The issue was caused due to the Hypervisor mounting the iSCSI LUNs for the VM's on itself as a volume. I raised support cases to request additional information about iSCSI LUNs as VM disks before configuring but they couldn't really help me and basically said trust the documentation, which was a bit light on info hence the case.

So eventually, their virtualisation expert got involved and saw this and other issues were related to the Hypervisor mounting the volumes on itself instead of passing through the traffic to the VM. They had to put in some complex LV filter on each host to prevent this. But this is required to be done for "Storage domains" which is most common it seems. So it feels like out of the box it is left as default to mount ALL volumes because the ovirt/kvm coders assume the users of this product will be using storage domains instead of LUN disks.

Storage domains can be a LUN but the usage is different. A Storage domain contains disk "images" for many VMs. A Disk image is basically just a file and the VM uses it as a hard disk.

LUN disks are attaching the LUN to the Hypervisor/VM and the VM uses the LUN as a hard disk.

The difference between the two is that the virtualisation system manages the storage domain and contained disk images. Managing the storage domain incorporates tasks like snapshotting the disks, creating disks, deleting disks, cloning etc. This is all contained within the "storage domain" or the single LUN.

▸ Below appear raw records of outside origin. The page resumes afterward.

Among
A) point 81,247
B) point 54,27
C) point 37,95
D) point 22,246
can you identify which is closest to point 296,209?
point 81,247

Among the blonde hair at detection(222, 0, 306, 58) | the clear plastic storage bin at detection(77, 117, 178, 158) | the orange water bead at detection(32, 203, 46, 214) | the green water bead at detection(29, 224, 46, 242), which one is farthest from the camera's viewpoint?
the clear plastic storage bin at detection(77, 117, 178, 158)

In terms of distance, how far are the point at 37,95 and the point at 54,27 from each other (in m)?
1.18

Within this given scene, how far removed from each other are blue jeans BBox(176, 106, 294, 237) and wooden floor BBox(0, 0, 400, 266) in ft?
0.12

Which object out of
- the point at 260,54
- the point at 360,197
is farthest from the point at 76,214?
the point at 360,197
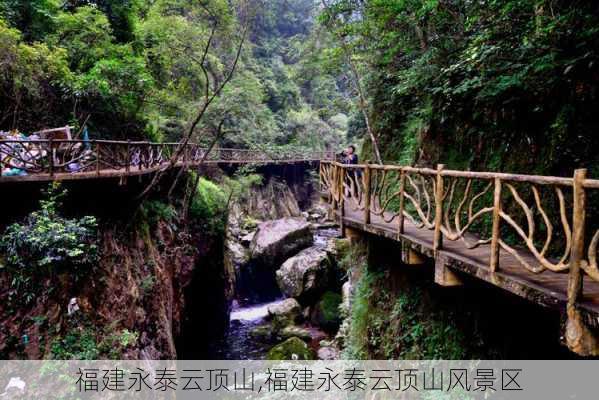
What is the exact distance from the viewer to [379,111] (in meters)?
10.4

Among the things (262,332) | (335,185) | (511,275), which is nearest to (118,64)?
(335,185)

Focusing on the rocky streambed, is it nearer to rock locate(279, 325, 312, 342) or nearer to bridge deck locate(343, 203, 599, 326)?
rock locate(279, 325, 312, 342)

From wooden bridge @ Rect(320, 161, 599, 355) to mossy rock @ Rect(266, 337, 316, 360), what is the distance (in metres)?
7.06

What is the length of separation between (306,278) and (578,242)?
1477 centimetres

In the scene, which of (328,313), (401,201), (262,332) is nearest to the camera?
(401,201)

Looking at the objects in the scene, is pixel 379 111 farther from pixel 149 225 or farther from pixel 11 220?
pixel 11 220

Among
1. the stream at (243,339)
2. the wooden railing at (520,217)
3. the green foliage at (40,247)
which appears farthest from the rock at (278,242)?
the green foliage at (40,247)

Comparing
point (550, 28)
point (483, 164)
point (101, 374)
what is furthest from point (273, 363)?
point (550, 28)

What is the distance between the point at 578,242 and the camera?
237 cm

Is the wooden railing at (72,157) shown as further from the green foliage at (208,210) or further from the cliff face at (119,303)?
the green foliage at (208,210)

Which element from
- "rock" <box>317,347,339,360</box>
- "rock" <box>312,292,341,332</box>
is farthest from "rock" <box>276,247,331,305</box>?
"rock" <box>317,347,339,360</box>

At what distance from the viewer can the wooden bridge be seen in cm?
238

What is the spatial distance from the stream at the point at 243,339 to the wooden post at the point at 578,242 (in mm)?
12676

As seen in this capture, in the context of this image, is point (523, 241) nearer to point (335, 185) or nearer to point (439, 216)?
point (439, 216)
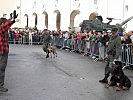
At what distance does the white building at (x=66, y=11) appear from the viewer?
37950mm

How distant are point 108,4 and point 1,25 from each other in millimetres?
32023

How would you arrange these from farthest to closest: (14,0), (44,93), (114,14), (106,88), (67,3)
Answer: (14,0), (67,3), (114,14), (106,88), (44,93)

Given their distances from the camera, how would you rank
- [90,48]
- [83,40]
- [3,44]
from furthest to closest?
1. [83,40]
2. [90,48]
3. [3,44]

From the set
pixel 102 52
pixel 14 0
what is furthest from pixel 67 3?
pixel 102 52

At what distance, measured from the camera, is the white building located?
125 feet

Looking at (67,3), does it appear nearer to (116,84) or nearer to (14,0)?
(14,0)

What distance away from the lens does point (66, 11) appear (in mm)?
51500

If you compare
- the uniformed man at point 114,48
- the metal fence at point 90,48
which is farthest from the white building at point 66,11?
the uniformed man at point 114,48

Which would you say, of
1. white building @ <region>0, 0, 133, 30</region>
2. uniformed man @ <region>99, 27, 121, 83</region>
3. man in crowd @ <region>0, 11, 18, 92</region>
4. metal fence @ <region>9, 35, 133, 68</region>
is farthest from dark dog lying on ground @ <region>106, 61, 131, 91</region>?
Result: white building @ <region>0, 0, 133, 30</region>

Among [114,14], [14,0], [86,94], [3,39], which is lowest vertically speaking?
[86,94]

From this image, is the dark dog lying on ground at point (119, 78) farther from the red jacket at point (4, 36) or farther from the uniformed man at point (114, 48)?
the red jacket at point (4, 36)

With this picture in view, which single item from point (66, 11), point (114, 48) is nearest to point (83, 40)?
point (114, 48)

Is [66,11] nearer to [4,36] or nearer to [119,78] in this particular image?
[119,78]

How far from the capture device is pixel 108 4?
40.8 metres
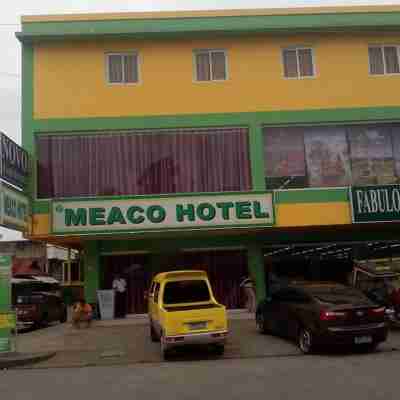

With Direct LUN disks, all of the above is not managed by the virtualisation system at all.

deanwebb

So the solution was...? I think I missed something, there.
Take a baseball bat and trash all the routers, shout out "IT'S A NETWORK PROBLEM NOW, SUCKERS!" and then peel out of the parking lot in your Ferrari.
"The world could perish if people only worked on things that were easy to handle." -- Vladimir Savchenko
Вопросы есть? Вопросов нет! | BCEB: Belkin Certified Expert Baffler | "Plan B is Plan A with an element of panic." -- John Clarke
Accounting is architecture, remember that!
Air gaps are high-latency Internet connections.

wintermute000

I too am confused. So your KVM hosts are intercepting  the iSCSI call from the VM and mounting the LUN at the hypervisor level even though you mounted it from the VM, not the hypervisor?!?!!?
And for some reason it doesn't do this for Win7 guests, just Win Server 2012?